During the talk, titled "Legal Reimagined: Conquering Today's Challenges with Tomorrow's Technology," the panelists discussed the challenges that they have faced running legal departments and how they overcame those hurdles.

Panelist Marianna Trocinski, legal operations analyst at truck maker Navistar, said that when she started out in the industry, law firms and vendors still had to mail bills to the company.

"We had so many siloed systems across the company, and even in legal," Trocinski said.

The other four panelists were Justin Hectus, Keesal Young & Logan chief innovation officer; Anthony Mozeleski, Lucid Motors director of legal operations; Justin Silverman, senior vice president of product and strategy at Mitratech; and Kevin Wong, senior legal operations analyst at Gilead Sciences.

Here are three ways that the panelists shared for how law departments can brace their operations for the future.

Integrate Tech Systems

Mozeleski, who previously worked as a legal operations manager for Apple and General Motors for nearly 20 years, said that having technology systems that work together can save time in the long run.

When systems can be integrated together, time doesn't have to be spent copying data from one application to another, Mozeleski said.
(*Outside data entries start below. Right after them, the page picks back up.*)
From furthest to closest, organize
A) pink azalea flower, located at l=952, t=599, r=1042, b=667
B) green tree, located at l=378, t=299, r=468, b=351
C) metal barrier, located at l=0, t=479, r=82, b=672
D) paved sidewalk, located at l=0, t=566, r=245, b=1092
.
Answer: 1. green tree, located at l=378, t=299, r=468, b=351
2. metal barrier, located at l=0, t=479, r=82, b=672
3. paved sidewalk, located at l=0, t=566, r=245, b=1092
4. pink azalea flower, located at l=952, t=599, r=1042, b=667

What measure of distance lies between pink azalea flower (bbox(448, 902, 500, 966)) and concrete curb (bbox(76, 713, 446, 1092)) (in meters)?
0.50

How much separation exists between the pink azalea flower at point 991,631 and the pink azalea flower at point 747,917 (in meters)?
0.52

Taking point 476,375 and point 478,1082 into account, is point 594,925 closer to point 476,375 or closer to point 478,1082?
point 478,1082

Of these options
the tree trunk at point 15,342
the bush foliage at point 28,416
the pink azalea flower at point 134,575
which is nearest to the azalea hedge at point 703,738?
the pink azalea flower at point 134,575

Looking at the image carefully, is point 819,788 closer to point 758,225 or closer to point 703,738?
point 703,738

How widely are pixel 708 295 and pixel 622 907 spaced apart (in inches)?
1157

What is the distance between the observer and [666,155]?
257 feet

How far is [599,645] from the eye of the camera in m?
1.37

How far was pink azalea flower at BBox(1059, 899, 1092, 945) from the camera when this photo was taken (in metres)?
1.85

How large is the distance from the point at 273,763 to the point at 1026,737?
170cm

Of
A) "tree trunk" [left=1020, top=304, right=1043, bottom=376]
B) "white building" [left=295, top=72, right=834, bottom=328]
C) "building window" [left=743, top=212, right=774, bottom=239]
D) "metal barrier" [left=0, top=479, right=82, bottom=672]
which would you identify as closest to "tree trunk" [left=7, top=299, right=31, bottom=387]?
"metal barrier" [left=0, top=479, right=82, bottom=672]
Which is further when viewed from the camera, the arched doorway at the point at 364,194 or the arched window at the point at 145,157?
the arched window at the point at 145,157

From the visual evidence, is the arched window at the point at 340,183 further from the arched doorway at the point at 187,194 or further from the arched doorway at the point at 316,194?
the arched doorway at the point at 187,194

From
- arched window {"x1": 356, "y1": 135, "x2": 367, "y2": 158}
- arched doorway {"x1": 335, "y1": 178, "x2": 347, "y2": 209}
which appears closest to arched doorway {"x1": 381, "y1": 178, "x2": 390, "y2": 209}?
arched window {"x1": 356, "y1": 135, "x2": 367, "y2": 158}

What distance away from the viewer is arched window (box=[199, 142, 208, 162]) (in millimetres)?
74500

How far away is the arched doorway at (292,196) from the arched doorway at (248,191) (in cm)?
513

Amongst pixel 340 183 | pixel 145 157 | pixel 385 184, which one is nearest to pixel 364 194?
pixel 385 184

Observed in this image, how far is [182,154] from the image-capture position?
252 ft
He noted that the legal operations team at electric vehicle maker Lucid Motors uses six systems, including contract management software and electronic billing, that all work together.

"You want an application that you can use and configure to do what you need to do so you can change with the business without having to get funding for a formal project or information technology or wait six months for the project to ramp up," he said.

Create Change Buy-In

Trocinski said that when she tried to formalize legal operations at Navistar she faced a lot of resistance from attorneys who had been with the company for decades and didn't want to change how they did their business.

When adopting new processes, legal operation managers need to explain the reasoning behind changes to get their team onboard, Trocinski said.

"You have to be able to explain the 'why' and get the buy-in," she said.

Choose "A Single Source of Truth"

Related to integrating systems, Wong said that legal operations teams should adopt a "single source of truth," which is an IT term for one platform where all data is aggregated.

Choosing a single software platform for aggregating data makes projects move faster because data then doesn't need to be sorted through to eliminate duplicate information, Wong said.

"One of our early goals at Gilead was to find a platform that could serve as a single source of truth," he said.